What this task involves
Answer these questions from the story below about inmates saving a jail guard:
(a) What two risks did the inmates know they faced by leaving their cell?
(b) How did the inmates get the cell door open?
(c) How did one of the inmates call for assistance?

Page excerpt
━━━━━━━━━━━━━━━━━━━━

“To see what is right and not do it is the worst cowardice.” ~ Confucius
After a guard suffered a heart attack, a group of inmates broke out of their cell to save his life.
Especially in recent weeks, it’s been difficult to escape from all the negative drama that’s playing out around the world. Luckily, faith in humanity has been restored countless times through the positive actions of strangers, which TrueActivist makes a point to relay, and is inspired once again by this story.
At a jailhouse in Parker Country, Texas, a group of inmates were awaiting court appearances when the officer guarding them suddenly fell over, unconscious, in his chair. Startled, they called for help. Unfortunately, no one answered.
They were aware that leaving their cell could result in harsher sentences, as well as possibly endanger their lives if police thought they were trying to escape, but they chose to help the armed guard who had suffered a heart attack anyways.
WFAA News reports that the inmates threw their combined weight against the cell door and forced it open. Then, still handcuffed and shackled, they continued to yell for help as one of them grabbed the guard’s radio to ask for assistance. Police rushed into the holding room and corralled the inmates before realising the officer on guard was unconscious.

━━━━━━━━━━━━━━━━━━━━

Source information

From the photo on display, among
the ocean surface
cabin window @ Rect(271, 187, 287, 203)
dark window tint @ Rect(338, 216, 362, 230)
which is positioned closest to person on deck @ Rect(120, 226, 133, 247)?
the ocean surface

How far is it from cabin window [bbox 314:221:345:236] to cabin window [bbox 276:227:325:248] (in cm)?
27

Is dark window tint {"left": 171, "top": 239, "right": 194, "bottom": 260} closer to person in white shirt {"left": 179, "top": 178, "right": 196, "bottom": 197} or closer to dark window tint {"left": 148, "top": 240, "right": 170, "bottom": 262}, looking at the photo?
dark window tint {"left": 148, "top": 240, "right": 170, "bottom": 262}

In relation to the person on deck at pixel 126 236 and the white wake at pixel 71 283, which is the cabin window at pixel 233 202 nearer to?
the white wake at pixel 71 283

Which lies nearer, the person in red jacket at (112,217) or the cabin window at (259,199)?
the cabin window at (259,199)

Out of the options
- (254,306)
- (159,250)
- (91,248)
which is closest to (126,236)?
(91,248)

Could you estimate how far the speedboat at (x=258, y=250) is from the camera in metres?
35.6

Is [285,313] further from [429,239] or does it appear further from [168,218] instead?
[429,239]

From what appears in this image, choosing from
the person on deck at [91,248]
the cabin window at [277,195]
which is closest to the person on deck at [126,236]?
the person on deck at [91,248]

━━━━━━━━━━━━━━━━━━━━

Task response
(a) They could receive harsher sentences, and their lives could be in danger if police thought they were trying to escape.
(b) They threw their combined weight against the door and forced it open.
(c) He grabbed the guard's radio.